What a difference a month made for Larry Robbins’ Glenview Capital Management.
The firm’s Glenview Capital Partners fund surged 17.1 percent in January, erasing last year’s decline, according to hedge fund data tracked by HSBC. It was the firm’s best monthly performance in its 18-year history.
Last year the fund lost more than 16 percent, with most of the losses in December, according to HSBC data. Many stock-oriented hedge funds suffered sharp declines amid a broad market selloff in December — and then rebounded in January.
Glenview declined to comment.
The firm’s investors have seen this type of volatility before. Glenview’s fund lost more than 18 percent in 2015 and another 2.7 percent in 2016, before surging more than 23 percent in 2017, according to the hedge fund data tracked by HSBC.
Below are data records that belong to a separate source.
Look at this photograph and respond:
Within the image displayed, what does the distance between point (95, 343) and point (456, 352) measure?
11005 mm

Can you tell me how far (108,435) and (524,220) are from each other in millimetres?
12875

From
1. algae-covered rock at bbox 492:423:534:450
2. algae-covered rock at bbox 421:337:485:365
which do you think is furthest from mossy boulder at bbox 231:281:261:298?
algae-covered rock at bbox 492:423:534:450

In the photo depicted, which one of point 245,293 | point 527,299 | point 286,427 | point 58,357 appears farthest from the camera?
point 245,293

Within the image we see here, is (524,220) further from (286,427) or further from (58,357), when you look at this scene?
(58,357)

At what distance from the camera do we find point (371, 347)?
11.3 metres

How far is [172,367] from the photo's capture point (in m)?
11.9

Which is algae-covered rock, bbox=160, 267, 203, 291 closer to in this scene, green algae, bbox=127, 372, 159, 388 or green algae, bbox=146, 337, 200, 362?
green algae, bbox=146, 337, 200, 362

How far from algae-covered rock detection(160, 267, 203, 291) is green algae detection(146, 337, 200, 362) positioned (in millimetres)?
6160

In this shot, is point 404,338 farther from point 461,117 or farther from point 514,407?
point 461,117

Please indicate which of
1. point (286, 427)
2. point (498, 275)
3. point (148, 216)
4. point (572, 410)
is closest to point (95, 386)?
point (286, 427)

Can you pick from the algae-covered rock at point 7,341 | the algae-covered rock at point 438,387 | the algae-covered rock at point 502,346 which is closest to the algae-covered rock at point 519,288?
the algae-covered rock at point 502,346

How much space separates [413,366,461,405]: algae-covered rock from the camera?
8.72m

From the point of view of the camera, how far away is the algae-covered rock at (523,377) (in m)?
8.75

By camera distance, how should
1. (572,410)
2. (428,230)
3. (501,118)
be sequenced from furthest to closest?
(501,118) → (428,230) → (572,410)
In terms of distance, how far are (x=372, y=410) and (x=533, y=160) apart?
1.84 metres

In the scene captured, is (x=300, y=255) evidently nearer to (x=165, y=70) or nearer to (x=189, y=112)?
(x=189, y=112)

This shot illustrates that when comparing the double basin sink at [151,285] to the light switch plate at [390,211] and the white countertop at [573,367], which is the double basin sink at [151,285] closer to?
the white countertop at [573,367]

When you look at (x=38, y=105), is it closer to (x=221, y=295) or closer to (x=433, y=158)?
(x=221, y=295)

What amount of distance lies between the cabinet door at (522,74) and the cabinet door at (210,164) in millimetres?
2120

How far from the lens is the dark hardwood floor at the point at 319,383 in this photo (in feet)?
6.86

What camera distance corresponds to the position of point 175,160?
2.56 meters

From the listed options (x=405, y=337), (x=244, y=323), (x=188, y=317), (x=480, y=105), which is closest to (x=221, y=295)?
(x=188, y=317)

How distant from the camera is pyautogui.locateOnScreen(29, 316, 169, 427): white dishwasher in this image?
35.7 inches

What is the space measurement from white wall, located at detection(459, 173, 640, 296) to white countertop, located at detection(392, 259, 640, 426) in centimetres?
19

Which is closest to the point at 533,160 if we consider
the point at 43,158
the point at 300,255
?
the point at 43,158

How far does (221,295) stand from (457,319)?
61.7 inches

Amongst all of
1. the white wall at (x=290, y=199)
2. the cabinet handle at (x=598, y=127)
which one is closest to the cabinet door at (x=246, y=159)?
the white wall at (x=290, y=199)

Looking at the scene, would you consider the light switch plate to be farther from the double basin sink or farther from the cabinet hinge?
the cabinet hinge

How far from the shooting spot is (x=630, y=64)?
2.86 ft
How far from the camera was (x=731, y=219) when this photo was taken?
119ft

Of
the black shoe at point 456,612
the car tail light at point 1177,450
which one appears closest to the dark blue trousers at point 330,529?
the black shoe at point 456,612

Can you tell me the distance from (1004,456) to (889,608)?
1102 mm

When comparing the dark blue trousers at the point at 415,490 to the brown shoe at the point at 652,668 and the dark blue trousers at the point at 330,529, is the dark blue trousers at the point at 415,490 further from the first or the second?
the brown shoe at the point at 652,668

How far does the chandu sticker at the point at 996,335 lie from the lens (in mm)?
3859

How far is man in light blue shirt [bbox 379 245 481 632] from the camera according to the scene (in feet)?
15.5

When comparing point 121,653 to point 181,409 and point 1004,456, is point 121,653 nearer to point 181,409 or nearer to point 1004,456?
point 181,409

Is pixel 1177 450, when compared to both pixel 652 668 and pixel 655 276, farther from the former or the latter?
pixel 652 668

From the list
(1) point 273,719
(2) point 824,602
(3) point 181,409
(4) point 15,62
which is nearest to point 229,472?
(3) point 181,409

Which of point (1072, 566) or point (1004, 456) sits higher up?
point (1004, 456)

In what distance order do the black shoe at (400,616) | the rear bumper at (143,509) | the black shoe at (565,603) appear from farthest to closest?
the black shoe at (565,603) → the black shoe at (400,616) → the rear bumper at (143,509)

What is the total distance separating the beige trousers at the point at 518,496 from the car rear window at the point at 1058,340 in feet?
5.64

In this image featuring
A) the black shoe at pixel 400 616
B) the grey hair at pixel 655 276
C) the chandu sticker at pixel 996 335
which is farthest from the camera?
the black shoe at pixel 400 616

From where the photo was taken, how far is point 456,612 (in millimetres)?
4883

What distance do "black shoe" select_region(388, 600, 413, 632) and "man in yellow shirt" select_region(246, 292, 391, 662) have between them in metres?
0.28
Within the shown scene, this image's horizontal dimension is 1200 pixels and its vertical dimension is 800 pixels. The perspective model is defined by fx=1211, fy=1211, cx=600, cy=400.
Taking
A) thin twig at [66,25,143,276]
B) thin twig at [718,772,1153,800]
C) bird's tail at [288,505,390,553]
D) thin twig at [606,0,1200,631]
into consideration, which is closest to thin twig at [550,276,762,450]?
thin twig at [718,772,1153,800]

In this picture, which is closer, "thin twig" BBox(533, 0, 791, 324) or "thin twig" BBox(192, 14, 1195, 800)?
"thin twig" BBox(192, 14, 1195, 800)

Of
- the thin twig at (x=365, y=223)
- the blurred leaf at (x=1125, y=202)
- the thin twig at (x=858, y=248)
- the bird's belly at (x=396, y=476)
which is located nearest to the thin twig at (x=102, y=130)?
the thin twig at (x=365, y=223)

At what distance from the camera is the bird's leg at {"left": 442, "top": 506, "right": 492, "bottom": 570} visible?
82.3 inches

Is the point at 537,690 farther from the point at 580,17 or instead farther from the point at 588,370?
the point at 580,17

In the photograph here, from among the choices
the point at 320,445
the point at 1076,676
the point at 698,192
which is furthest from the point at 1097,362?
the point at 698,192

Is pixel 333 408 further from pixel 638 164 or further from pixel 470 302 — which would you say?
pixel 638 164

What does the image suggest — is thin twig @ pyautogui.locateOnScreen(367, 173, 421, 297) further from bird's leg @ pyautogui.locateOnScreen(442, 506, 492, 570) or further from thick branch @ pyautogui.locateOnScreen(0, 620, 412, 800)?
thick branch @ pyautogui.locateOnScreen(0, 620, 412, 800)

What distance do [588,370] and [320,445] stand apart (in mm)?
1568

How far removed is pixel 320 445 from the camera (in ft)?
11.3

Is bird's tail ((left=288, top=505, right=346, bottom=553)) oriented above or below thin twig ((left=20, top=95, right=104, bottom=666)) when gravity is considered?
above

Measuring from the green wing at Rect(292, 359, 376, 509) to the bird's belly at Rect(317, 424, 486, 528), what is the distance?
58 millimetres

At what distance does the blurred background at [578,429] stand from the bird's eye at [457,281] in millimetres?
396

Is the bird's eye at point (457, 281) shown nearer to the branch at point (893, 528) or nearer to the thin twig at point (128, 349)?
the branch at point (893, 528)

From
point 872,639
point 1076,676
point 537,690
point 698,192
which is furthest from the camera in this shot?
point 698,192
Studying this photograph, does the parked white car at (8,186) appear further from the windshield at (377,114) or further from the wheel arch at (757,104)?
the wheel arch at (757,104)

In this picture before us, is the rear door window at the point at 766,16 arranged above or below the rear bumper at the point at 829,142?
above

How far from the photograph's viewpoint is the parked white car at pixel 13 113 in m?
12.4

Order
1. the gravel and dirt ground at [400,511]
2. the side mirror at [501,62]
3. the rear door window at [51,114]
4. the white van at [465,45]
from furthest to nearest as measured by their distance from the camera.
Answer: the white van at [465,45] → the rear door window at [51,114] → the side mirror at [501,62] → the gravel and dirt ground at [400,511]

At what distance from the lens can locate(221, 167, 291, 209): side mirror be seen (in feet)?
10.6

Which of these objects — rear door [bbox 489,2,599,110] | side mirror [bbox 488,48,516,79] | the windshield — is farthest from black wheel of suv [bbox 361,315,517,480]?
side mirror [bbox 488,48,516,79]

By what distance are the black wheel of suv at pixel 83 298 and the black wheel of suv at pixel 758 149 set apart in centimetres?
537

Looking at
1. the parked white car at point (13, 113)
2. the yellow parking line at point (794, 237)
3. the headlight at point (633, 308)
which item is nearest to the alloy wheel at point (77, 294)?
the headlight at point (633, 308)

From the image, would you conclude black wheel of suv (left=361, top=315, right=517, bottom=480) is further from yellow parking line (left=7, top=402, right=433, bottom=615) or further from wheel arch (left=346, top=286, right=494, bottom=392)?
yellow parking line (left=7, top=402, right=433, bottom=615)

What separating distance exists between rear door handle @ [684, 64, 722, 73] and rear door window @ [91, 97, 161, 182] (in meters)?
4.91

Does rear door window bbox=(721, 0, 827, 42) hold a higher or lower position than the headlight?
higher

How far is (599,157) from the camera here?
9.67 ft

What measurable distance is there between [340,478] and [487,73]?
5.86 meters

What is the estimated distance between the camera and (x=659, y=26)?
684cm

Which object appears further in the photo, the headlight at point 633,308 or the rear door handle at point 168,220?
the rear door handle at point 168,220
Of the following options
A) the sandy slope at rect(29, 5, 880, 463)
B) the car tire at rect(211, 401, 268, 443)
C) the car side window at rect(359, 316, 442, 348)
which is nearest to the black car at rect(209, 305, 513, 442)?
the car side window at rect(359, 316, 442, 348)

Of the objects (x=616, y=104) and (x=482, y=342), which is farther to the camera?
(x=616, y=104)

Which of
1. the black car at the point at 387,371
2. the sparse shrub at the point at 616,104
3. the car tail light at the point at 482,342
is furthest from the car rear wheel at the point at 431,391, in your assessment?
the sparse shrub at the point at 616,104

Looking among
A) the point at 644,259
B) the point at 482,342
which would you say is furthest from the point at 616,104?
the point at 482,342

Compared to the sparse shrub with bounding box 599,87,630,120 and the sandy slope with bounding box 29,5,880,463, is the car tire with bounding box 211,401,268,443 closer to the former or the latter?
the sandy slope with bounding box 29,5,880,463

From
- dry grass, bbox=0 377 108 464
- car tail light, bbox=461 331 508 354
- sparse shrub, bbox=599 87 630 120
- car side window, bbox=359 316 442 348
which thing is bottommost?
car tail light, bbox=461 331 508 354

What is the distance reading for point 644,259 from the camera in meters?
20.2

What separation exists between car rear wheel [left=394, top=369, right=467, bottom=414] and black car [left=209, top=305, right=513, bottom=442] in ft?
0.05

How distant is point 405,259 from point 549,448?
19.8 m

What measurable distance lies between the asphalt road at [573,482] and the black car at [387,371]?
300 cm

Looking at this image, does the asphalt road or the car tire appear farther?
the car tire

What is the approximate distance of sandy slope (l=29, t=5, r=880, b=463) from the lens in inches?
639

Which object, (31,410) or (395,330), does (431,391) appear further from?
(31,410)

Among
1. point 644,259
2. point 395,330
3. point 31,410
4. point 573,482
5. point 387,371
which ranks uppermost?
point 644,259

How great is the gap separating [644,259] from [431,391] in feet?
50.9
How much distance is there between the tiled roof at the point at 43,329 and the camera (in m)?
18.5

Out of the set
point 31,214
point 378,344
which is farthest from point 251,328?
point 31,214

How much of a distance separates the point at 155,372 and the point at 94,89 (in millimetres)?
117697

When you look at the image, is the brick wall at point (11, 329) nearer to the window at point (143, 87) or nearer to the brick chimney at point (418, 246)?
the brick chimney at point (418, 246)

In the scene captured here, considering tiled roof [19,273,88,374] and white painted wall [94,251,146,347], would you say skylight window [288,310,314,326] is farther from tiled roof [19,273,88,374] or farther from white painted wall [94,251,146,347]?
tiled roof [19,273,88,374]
About half of the hedge fund firm’s assets were allocated to health care stocks at the end of the third quarter, including seven of its 10 largest positions, according to Glenview’s most recent 13F filing. The next deadline for filing quarterly U.S. stock positions with regulators is February 14.
An analysis of Glenview’s holdings indicates it benefited last month from four different sources: mergers and acquisitions, activists, a rebound in stocks, and the firm’s value plays.
For example, Fiserv agreed in January to acquire electronic commerce and payments giant First Data, Glenview’s ninth largest long at the end of the third quarter. As a result, shares of First Data surged about 46 percent last month. Glenview is First Data’s third largest shareholder.
Shares of eBay, Glenview’s fifteenth largest long position, soared about 20 percent in January. The stock rose after activist hedge fund manager Elliott Management Corp. said January 22 that it owned more than 4 percent of the company and was urging it to consider selling or spinning off business units. The Wall Street Journal reported the same day that another eBay stakeholder, Starboard Value, was similarly talking to the company about a possible spinoff or sale of its businesses.
Glenview also benefited from the rebound in several stocks that had fallen sharply in December.
For example, drug distributor McKesson Corp., its fifth largest long, surged 16 percent in January, after dropping 11 percent in December.
HCA Healthcare, an operator of hospitals, rose 12 percent in January, after declining 13.6 percent in December. HCA was Glenview’s seventh largest long at the end of the third quarter.
IQVIA Holdings, the hedge fund’s fourth largest long, rose 11 percent in January, after shares of the health care information company dropped about 7 percent in December.
And finally, several of its value plays surged in January, including Meritor, a supplier of commercial vehicle parts such as brakes and axles. Shares of Meritor soared 22 percent last month. At the end of the third quarter, Glenview was the company’s second largest shareholder.